Summary
On the basis of the study of Palaeozoic ironstones from France, Algeria and Libya, some oolitization processes are documented, particularly intrasedimentary accretion and ‘snow-ball’ type accretion. In a single ooid, successive layers of the cortex can have been formed by different processes. Chemical analysis of an ooid cortex can help to reconstruct its history. Chamositic layers are always weathered in their outer part, with the leaching of aluminium and magnesium. Haematitic layers result from iron, and often titanium concentration in the weathered outer parts of primary chamositic layers. Crystallization of siderite appears to be late diagenetic, and often took place at the same time as, or after, the development of quartz overgrowths.
Summary
The Tindouf Basin is located, mainly in Algeria, in the SW part of the Saharan Platform. It comprises Cambro-Ordovician to Carboniferous marine formations overlain by the continental Cretaceous and Pliocene Hamada cover. On the southern limb of the Tindouf Basin several oolitic ironstone deposits occur within Silurian and Devonian sediments. They occupy an area of 500 × 40 km and have an east — west trend. These oolitic ironstone deposits are part of the major North African oolitic ironstone belt, extending more than 3000 km, from Zemmour to Libya. These occurrences are of the LOID type (Local Ironstone Deposition), and contain more than 10000 million tonnes of ironstone reserves (1500 million tonnes in the Silurian and 9200 million tonnes in the Devonian).
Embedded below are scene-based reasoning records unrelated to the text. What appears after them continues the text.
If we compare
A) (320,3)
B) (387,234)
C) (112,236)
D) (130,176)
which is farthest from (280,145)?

The various ironstones were formed in shallow marine environments such as barriers and deltas. The major features of these deposits are: (i) a palaeogeographical control of the sediment which was mainly formed on the flanks of uplifts; (ii) the occurrence of the ironstones at the top of coarsening-upward sequences, mostly located towards the end of major regressive cycles, particularly in the Pragian and Famennian; (iii) ooids developed in quiet environments such as lagoons or embayments, within an iron-rich mud; (iv) a southern, relatively close, iron source area and; (v) a palaeolatitudinal distribution giving successively cold and temperate climates.
The Palaeozoic history of the basin involved pericratonic sedimentation on the borders of a large epicontinental sea.